**Exercise material**
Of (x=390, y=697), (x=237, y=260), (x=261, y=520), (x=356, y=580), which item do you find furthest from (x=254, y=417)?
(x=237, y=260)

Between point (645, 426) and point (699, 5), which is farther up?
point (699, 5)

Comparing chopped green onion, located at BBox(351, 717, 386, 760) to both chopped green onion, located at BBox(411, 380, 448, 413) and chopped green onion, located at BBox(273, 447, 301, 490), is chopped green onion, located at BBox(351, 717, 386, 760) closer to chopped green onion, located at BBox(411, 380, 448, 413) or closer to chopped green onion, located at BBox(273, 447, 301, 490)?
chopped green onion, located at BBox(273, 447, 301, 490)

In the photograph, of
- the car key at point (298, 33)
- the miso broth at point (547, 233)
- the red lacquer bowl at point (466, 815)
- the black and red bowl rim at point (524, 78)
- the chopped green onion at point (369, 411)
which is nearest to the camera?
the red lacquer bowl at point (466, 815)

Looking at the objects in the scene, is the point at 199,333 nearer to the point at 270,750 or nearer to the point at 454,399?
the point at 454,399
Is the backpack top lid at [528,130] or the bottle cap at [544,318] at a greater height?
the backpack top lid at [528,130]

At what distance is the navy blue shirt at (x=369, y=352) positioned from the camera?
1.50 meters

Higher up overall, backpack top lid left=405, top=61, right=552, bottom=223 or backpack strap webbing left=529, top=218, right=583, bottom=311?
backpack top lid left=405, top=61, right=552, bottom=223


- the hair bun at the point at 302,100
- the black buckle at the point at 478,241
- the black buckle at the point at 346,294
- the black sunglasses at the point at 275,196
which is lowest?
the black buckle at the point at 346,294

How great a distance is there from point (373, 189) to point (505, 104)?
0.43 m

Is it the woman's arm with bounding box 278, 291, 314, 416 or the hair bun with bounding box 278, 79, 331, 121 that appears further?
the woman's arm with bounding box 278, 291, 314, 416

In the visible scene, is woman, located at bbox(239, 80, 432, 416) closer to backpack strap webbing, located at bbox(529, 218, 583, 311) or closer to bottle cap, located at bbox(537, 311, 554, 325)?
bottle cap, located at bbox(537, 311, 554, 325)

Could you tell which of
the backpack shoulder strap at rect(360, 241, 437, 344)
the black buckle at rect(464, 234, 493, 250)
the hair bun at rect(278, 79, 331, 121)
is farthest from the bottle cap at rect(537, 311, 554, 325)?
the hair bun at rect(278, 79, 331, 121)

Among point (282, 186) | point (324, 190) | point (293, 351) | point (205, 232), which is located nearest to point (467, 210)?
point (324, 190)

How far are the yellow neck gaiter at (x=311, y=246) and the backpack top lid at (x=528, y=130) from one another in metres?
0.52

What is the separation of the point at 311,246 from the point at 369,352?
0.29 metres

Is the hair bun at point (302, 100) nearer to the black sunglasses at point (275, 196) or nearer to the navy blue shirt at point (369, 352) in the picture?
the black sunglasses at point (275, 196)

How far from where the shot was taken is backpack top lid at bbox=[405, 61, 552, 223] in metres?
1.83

**What this task involves**
Extract the listing in its entirety, matching it exactly.

**Output for this task**
Of (x=390, y=697), (x=237, y=260), (x=261, y=520), (x=356, y=580), which item do you find furthest from (x=254, y=417)?
(x=237, y=260)

Between point (645, 426) and point (699, 5), which is farther up?
point (699, 5)

Comparing chopped green onion, located at BBox(351, 717, 386, 760) to both chopped green onion, located at BBox(411, 380, 448, 413) and chopped green onion, located at BBox(273, 447, 301, 490), is chopped green onion, located at BBox(351, 717, 386, 760) closer to chopped green onion, located at BBox(411, 380, 448, 413) or closer to chopped green onion, located at BBox(273, 447, 301, 490)?
chopped green onion, located at BBox(273, 447, 301, 490)

In the photograph, of
- the car key at point (298, 33)
- the miso broth at point (547, 233)
- the red lacquer bowl at point (466, 815)
- the black and red bowl rim at point (524, 78)
- the chopped green onion at point (369, 411)
which is nearest to the camera?
the red lacquer bowl at point (466, 815)

Looking at the objects in the scene, is the point at 199,333 nearer to the point at 270,750 or nearer to the point at 454,399?
the point at 454,399
Is the backpack top lid at [528,130] or the bottle cap at [544,318] at a greater height?
the backpack top lid at [528,130]

At what distance is the navy blue shirt at (x=369, y=352) positioned from the camera?
1.50 meters

Higher up overall, backpack top lid left=405, top=61, right=552, bottom=223 or backpack strap webbing left=529, top=218, right=583, bottom=311?
backpack top lid left=405, top=61, right=552, bottom=223


- the hair bun at the point at 302,100
- the black buckle at the point at 478,241
- the black buckle at the point at 346,294
- the black sunglasses at the point at 275,196
which is lowest?
the black buckle at the point at 346,294

How great a distance is there from point (373, 189) to point (505, 104)?
0.43 m

Is it the woman's arm with bounding box 278, 291, 314, 416 or the hair bun with bounding box 278, 79, 331, 121 that appears further?
the woman's arm with bounding box 278, 291, 314, 416

In the visible scene, is woman, located at bbox(239, 80, 432, 416) closer to backpack strap webbing, located at bbox(529, 218, 583, 311) or closer to bottle cap, located at bbox(537, 311, 554, 325)?
bottle cap, located at bbox(537, 311, 554, 325)

Could you tell which of
the backpack shoulder strap at rect(360, 241, 437, 344)
the black buckle at rect(464, 234, 493, 250)
the hair bun at rect(278, 79, 331, 121)
is farthest from the bottle cap at rect(537, 311, 554, 325)?
the hair bun at rect(278, 79, 331, 121)

Among point (282, 186) | point (324, 190) | point (293, 351) | point (205, 232), which is located nearest to point (467, 210)?
point (324, 190)

How far are the yellow neck gaiter at (x=311, y=246) and the backpack top lid at (x=528, y=130) from one another in metres?
0.52

What is the separation of the point at 311,246 from the point at 369,352?
0.29 metres

Is the hair bun at point (302, 100) nearer to the black sunglasses at point (275, 196) or nearer to the navy blue shirt at point (369, 352) in the picture?
the black sunglasses at point (275, 196)

How far from where the shot was taken is backpack top lid at bbox=[405, 61, 552, 223] in metres?
1.83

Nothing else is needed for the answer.